I don’t want to be a reverse sexist, but the second class, which consited of about 8 women and 4 men, was a big relief. It was also more ethnically diverse, with most of the students being from Eastern/Central Europe. Even our token American was much cooler! The teacher generally had higher standards, we spoke exclusively in German (it was also a higher level class, but still there was too much English in the first one), and what made the class very fun is that she had a theme and a concept, both for the whole class, and for each week. Everything was built around that concept, assignments, class discussions, excursions, and so on. For example on one week we talked about immigration in Berlin, read relevant articles, both historical and current, then looked at lingustic variations in the German spoken by certain immigrant groups, and on the excursion day visited two parts of Berlin heavily influenced by in-migration: one by Turkish workers, and one by yuppies from West Germany and English-speaking cyber-commuters.

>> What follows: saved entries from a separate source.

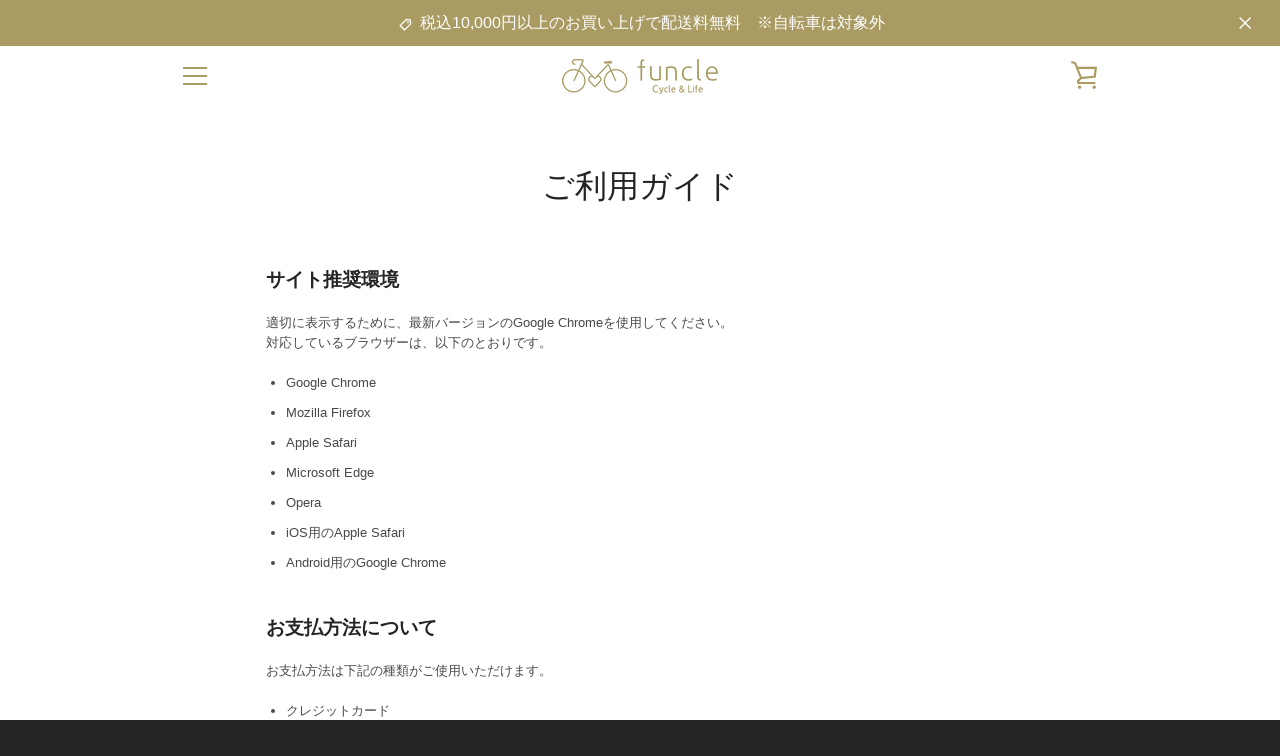

--- FILE ---
content_type: text/javascript
request_url: https://funcle.jp/cdn/shop/t/5/assets/boost-pfs-instant-search.js?v=89999556240136330021633574175
body_size: -652
content:
var boostPFSInstantSearchConfig={search:{}};(function(){BoostPFS.inject(this),SearchInput.prototype.customizeInstantSearch=function(suggestionElement,searchElement,searchBoxId){var suggestionElement=this.$uiMenuElement,searchElement=this.$element,searchBoxId=this.id}})();
//# sourceMappingURL=/cdn/shop/t/5/assets/boost-pfs-instant-search.js.map?v=89999556240136330021633574175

I think she developed this as a way to keep the class interesting both for herself and for the students. I find that I do similar things in the classes I teach. I teach public speaking and I draw a lot of my examples and my topics for discussion from immigration-related news. This seems to work well since the majority of my students are immigrants or children of immigrants. (And I mean, like 90%, with another 5% being grandchildren of immigrants maybe. Yay urban NY college!)

Anyway, I learned a lot from her not just about German, or just about Berlin, but also about teaching. Thank you, Lucia!

I think I will do one more post about Berlin before I quit the subject, on the “city tour” I developed for a friend of mine that was visiting. I am wondering what I could use to design a map to go with it. Any suggestions from you travel bloggers?